Microsoft has identified a critical zero-day vulnerability in the Windows Remote Access Connection Manager, labeled CVE-2025-59230, which is currently being exploited by hackers. Disclosed on October 14, 2025, this flaw allows attackers with limited access to escalate privileges to the highest system level, potentially taking full control of affected systems.
The vulnerability arises from inadequate access control within the service responsible for managing remote network connections in Windows. With a CVSS base score of 7.8, it is deemed important by Microsoft, indicating significant risk. Attackers need local access to the target system, typically starting with low-level user privileges, but the exploit requires no user interaction and is relatively straightforward.
The main concern is the possibility of privilege escalation to the SYSTEM level, granting attackers the ability to manipulate data, install malware, create new admin accounts, and ensure persistent access. Microsoft confirms the existence of functional exploit code and active exploitation in real-world scenarios, although the vulnerability was not publicly disclosed before their announcement.
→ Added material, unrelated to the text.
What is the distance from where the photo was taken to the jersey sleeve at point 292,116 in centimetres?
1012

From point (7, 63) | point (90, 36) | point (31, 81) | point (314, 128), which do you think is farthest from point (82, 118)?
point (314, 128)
This situation underscores the urgent need for organizations to apply security patches promptly. The Windows Remote Access Connection Manager is present in various Windows versions, potentially putting millions of systems at risk. Security experts advise prioritizing patching, especially for systems with multiple users or those connected to corporate networks. Monitoring for unusual privilege escalation and reviewing system logs for signs of compromise are also recommended actions.